Winter Storm Snarls Freight Across Southeastern States

By Michele Fuetsch and Michael G. Malloy, Staff Reporters

This story appears in the Feb. 3 print edition of Transport Topics.

This winter’s wild weather continued last week, as a snow and ice storm paralyzed travel across the Southeast from the Gulf Coast to Virginia, stranding thousands of vehicles on roadways and halting freight movement as well as operations at ports.

The Jan. 28 storm wreaked havoc on interstates in several states, including Alabama and Georgia, and some government officials came under criticism for dismissing workers and students simultaneously, which led to clogged roads with vehicles trapped in the ice.

Wayne Watkins, president of flatbed carrier Watkins Trucking Co. in Birmingham, Ala., said there were “thousands of abandoned cars and trucks” across the South.



“In Birmingham, Atlanta and New Orleans, nobody has any snow equipment. The only thing they use is sand. There’s no brine or anything to put on the roads,” Watkins said.

Package carriers UPS Inc., which is based in Atlanta, and Memphis, Tenn.-based FedEx Corp. put out service advisories last week that deliveries would be delayed in the affected states.

“For the most part, pickup and deliveries were suspended across the Southeast,” UPS spokeswoman Susan Rosenberg said. “The big issue here is the interstates were horrible; they were literally parking lots.”
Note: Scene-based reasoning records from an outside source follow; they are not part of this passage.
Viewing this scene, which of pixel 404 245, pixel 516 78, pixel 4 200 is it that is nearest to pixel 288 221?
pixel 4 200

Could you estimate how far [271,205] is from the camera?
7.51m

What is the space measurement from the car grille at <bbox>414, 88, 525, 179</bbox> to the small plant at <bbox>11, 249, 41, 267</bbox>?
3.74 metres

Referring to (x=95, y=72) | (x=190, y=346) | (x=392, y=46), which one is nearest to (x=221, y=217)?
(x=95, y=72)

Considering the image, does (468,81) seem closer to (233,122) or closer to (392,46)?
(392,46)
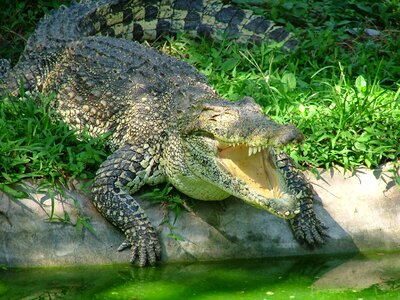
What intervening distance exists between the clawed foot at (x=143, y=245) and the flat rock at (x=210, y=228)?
0.06 meters

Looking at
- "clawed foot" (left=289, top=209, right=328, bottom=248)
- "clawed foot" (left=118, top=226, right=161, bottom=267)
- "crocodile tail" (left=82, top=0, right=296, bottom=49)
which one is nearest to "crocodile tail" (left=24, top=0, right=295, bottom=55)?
"crocodile tail" (left=82, top=0, right=296, bottom=49)

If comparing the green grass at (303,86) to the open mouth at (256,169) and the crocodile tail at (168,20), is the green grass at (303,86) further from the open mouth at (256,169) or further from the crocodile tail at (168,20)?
the open mouth at (256,169)

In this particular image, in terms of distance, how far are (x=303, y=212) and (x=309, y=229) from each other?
0.14 m

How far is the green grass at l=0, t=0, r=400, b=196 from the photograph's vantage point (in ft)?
21.6

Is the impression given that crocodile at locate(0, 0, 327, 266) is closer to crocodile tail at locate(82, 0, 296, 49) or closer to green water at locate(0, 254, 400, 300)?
crocodile tail at locate(82, 0, 296, 49)

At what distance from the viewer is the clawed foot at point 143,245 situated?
241 inches

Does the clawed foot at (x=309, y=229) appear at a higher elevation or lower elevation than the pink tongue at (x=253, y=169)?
lower

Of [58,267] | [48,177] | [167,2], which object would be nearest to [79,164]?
[48,177]

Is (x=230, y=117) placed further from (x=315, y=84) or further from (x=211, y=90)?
(x=315, y=84)

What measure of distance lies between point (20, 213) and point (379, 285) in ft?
8.00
She said UPS — which has its own meteorology center in Louisville, Ky. — moved drivers out of harm’s way in advance.

Georgia Motor Trucking Association President Ed Crowell said member carriers also rerouted drivers, saying that was the “unsung part of the story. It could have been much worse.”

He added: “Truckers are doing what they need to do to get the job done safely.”

The storm also idled traffic at several major Southeast ports. Truck operations were suspended at the Port of New Orleans for a day and a half due to closed regional highways, spokesman Matt Gresham said.

The Port of Virginia and the Port of Charleston, S.C., also were idled for about a day and a half by ice but were able to reopen Jan. 30 when temperatures warmed above freezing, port officials said.

“We advised everyone to stay home,” said Jim Newsome, president of the South Carolina Ports Authority. “I did not want to encourage a bunch of trucks to be out there on the ice; that would not have been a good thing.”

The Federal Motor Carrier Safety Administration issued a directive Jan. 27 in advance of the storm, waiving hours-of-service rules for drivers delivering propane and heating oil in Florida, after a similar notice a week earlier for 10 Southeastern states and Oklahoma. The waivers expire Feb. 11 or until the emergency situation is over.

Mike DelBovo, president of Saddle Creek Transportation, described the situation as “really tough” for the Lakeland, Fla.-based carrier, which has 500 trucks.

Saddle Creek runs day cabs, so it “had to put drivers up in hotels . . . because the roads were just so bad,” he told Transport Topics.

“The challenge is that trying to recover now is going to be extremely difficult. We handle a lot of fresh bakery products [and] a lot of beverages [which] are in high demand during these times,” he said.

In Birmingham, Watkins said when it became apparent that the ice would be severe and crippling, his dispatchers began contacting drivers, telling them not to try to make it back and to stop as soon as conditions became unsafe.

Watkins said he had 10 trucks stuck on Interstate 285 in Atlanta, where the drivers had to sleep on the highway in their cabs.

Chris Shilhanek, director of safety at Con-way Truckload, said that while some carriers have their drivers put chains on in snow, Con-Way’s position is that if conditions are that bad, drivers should pull off the road and wait for them to improve.

Con-way Truckload, part of Con-way Inc., runs about 3,000 tractors.

“We start coaching all our drivers in the fall, reminding them of the winter survival tips, what to carry on the truck — water, flashlights, cold-rated sleeping bags, all those things,” Shilhanek said.

This storm “will have an adverse effect, but in the scheme of things, we don’t have a choice.”